■ **Records of scene-based items**
START
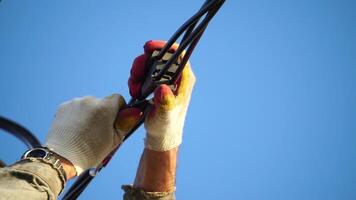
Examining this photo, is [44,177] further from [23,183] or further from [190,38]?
[190,38]

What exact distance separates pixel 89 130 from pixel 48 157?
0.80ft

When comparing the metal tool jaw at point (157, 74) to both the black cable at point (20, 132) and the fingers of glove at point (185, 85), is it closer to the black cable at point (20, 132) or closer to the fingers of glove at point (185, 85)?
the fingers of glove at point (185, 85)

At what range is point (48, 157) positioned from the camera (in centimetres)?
126

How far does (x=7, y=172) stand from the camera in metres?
1.10

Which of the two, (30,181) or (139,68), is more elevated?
(139,68)

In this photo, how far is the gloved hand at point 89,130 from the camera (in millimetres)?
1407

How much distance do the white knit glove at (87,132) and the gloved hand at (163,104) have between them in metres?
END
■ **What the task asks**
Give every line of the items above as a JSON list of strings, with one string per line and blank lines omitted. Leave the pictures out of the list.

■ **Output below**
[
  "Examining this photo, is [44,177] further from [23,183] or further from [190,38]?",
  "[190,38]",
  "What exact distance separates pixel 89 130 from pixel 48 157?",
  "0.80ft",
  "When comparing the metal tool jaw at point (157, 74) to both the black cable at point (20, 132) and the fingers of glove at point (185, 85), is it closer to the black cable at point (20, 132) or closer to the fingers of glove at point (185, 85)?",
  "the fingers of glove at point (185, 85)",
  "At what range is point (48, 157) positioned from the camera (in centimetres)?",
  "126",
  "How far does (x=7, y=172) stand from the camera in metres?",
  "1.10",
  "Which of the two, (30,181) or (139,68), is more elevated?",
  "(139,68)",
  "In this photo, how far is the gloved hand at point 89,130 from the camera (in millimetres)?",
  "1407",
  "How much distance do the white knit glove at (87,132) and the gloved hand at (163,104) have between them in metres?"
]